* [HOW TO COMPLETE THIS TASK]
Write out the passage on the Gondrand massacre word for word, starting at "1936 massacre in" and ending at "as Italian Eritrea.".

* [TEXT BLOCK]
━━━━━━━━━━━━━━━━━━━━
1936 massacre in Ethiopia

The Gondrand massacre was a 1936 Ethiopian attack on Italian workers of the Gondrand company. The massacre was reported to the League of Nations and was publicized by Fascist Italy in an attempt to justify its ongoing invasion of Ethiopia.

==Background==
After reoccupying Shire Enda Selassie following the December offensive, Ras Imru implemented a tactic of guerrilla warfare. He organized several highly mobile units of 400 to 500 men that were sent behind enemy lines and reached as far as Italian Eritrea.

In the locality of Wtok Emni near Mai Lahlà, located in the rear of Ethiopian territory in the immediate vicinity of the border with Italian Eritrea, the National Transport Company Gondrand was busy with the construction of colonial roads and near the village of Daro Taclè it had placed its construction site no. 1, engaged in the widening of the road between Asmara and Adwa.
━━━━━━━━━━━━━━━━━━━━
* [MATERIAL PROVIDED]
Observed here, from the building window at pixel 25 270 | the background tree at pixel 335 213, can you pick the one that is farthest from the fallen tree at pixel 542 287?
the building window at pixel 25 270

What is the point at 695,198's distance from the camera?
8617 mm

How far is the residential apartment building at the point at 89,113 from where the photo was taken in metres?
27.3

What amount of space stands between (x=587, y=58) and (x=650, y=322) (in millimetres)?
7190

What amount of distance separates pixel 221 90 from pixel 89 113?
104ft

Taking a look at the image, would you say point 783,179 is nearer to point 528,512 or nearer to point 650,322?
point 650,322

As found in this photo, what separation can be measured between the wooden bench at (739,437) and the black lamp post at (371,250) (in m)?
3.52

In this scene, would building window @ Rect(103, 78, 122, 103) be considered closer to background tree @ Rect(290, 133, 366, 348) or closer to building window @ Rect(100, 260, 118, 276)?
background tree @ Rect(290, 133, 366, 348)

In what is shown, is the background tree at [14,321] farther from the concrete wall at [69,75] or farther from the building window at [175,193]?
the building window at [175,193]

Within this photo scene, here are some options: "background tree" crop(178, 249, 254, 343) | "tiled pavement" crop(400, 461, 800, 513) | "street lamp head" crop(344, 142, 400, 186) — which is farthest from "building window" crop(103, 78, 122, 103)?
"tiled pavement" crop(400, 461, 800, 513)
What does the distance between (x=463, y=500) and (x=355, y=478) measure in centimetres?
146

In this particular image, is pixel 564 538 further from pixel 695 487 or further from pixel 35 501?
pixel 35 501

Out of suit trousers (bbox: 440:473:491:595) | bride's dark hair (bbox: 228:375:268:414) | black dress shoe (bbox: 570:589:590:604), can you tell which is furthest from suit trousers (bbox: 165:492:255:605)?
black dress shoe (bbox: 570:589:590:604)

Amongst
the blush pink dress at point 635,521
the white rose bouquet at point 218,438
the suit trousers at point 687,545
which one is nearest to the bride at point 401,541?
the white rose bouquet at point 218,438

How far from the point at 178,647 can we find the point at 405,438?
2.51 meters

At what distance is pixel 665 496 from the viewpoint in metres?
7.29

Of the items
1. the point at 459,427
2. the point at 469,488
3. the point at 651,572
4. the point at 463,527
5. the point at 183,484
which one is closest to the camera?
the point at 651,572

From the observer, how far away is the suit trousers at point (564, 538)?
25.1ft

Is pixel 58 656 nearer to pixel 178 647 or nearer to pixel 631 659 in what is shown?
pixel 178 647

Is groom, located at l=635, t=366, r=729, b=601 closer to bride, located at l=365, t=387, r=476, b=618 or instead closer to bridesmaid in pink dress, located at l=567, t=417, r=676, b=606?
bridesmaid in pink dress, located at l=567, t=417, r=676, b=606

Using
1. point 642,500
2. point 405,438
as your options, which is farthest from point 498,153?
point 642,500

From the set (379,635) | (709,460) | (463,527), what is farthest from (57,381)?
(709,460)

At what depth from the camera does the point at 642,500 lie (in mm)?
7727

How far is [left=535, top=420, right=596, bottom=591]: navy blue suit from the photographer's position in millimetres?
━━━━━━━━━━━━━━━━━━━━
* [RESPONSE TO THE TASK]
1936 massacre in Ethiopia

The Gondrand massacre was a 1936 Ethiopian attack on Italian workers of the Gondrand company. The massacre was reported to the League of Nations and was publicized by Fascist Italy in an attempt to justify its ongoing invasion of Ethiopia.

==Background==
After reoccupying Shire Enda Selassie following the December offensive, Ras Imru implemented a tactic of guerrilla warfare. He organized several highly mobile units of 400 to 500 men that were sent behind enemy lines and reached as far as Italian Eritrea.